読む文章
+ + +

さて、以上が感染症疫学の数理モデルの基本だ。これによって、どんな感染の推移を予想できるだろうか。

よみがえる基本再生産数

1つには、第2波、第3波の到来は不可避であり、長期化は免れないということだ。先述のように接触削減などの対策により、実効再生産数を基本再生産数(以下、新型コロナは2.5と想定)より引き下げることはできる。

実際、最近のヨーロッパやアメリカでは、ロックダウン(都市封鎖)の効果で新規感染者数が減少してきた。これは数理モデル上、実効再生産数が1未満になったことを示唆する。

長引く封鎖は経済や市民の生活・メンタルに大打撃を与えるため、欧米諸国の政府は、対策を緩和する方向を打ち出している。では、実際に対策を緩和するとどうなるか。人工的に低下させてきた実効再生産数は再び、基本再生産数の2.5に向けて上昇するのは確実である。

欧米に遅れる形で日本でも4月7日、東京など7都府県を対象に政府が緊急事態宣言を発令し、その後対象を全国に広げた。足下で新規感染者が着実に減少していくかはまだ予断を許さないが、仮にそうなったとしても、ゴールデンウィーク後に外出や休業の自粛要請をやめれば、再び感染拡大に戻ることは必至だ。

+ + +

利用できるデータ
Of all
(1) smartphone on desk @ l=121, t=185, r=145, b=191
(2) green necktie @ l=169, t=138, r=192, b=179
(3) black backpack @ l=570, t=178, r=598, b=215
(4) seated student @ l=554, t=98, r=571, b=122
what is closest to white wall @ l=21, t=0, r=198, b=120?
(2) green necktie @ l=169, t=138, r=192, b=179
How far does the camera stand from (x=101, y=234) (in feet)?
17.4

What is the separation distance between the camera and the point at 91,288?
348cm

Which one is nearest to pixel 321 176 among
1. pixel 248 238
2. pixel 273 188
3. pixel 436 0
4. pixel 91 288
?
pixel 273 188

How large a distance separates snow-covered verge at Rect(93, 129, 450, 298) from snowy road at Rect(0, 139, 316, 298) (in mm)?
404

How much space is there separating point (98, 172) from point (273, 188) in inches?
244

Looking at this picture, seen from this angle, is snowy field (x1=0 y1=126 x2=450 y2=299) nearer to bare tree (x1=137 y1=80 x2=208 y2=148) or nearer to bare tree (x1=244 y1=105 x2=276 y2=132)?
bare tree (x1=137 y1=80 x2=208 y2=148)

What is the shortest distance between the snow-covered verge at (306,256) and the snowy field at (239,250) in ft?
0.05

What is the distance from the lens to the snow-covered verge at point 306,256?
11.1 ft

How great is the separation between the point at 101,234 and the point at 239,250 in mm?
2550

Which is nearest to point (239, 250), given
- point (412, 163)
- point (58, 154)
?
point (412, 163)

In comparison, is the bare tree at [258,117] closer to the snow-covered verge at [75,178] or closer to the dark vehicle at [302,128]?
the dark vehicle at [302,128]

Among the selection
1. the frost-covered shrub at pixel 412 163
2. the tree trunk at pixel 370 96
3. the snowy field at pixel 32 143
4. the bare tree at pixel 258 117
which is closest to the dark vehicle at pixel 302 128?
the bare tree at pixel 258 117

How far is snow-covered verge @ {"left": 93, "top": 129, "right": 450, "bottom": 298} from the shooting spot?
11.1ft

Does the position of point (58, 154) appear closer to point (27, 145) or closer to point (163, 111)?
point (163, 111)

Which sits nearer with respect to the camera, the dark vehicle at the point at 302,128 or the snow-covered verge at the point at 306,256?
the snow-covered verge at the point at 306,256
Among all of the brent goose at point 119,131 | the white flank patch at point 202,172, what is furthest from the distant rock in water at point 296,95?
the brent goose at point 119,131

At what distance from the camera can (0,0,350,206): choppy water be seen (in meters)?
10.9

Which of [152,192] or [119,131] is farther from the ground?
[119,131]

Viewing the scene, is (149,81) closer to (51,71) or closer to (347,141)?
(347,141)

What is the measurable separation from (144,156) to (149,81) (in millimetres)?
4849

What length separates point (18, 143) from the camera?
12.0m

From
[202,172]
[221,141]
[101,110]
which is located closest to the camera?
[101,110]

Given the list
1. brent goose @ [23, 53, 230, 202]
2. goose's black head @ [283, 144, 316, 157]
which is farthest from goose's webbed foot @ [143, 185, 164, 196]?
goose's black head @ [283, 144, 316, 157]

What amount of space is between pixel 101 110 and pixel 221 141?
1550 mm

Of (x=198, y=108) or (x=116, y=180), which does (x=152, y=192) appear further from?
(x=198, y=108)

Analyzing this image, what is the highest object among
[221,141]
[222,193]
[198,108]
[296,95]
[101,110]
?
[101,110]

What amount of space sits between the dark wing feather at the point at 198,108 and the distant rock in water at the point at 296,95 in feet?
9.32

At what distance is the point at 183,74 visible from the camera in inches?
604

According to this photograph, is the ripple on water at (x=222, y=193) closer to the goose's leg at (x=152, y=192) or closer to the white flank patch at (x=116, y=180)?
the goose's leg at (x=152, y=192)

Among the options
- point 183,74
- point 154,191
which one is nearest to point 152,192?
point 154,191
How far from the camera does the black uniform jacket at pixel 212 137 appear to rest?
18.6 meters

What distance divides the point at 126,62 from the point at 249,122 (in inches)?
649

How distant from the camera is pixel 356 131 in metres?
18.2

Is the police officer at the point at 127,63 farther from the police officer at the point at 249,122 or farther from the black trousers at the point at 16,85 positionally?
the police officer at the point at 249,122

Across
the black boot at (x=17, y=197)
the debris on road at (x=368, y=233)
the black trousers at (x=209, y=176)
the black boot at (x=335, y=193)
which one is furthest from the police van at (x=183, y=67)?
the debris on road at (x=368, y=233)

+ + +

感染症の数理モデルについての文章を、最後の文に続けて書き進めてください。 記録はここでは使いません。

この問題の解答
波状的に感染拡大が起こることは、過去のパンデミック(世界的流行)でもあった。1918年に流行が始まったスペインインフルエンザでは、ウイルスの変異による重症化もあり、第2波や第3波の被害のほうが大きかった。同じことは新型コロナでも起こりうると考えたほうがよいだろう。

それでは、結局、集団免疫率に達するまで感染は止まらないのであれば、接触削減などの対策を行うことは無駄であり、経済などへの打撃を考えれば、やめたほうがよいのだろうか。そう考えるのは短絡的だ。理由を見ていこう。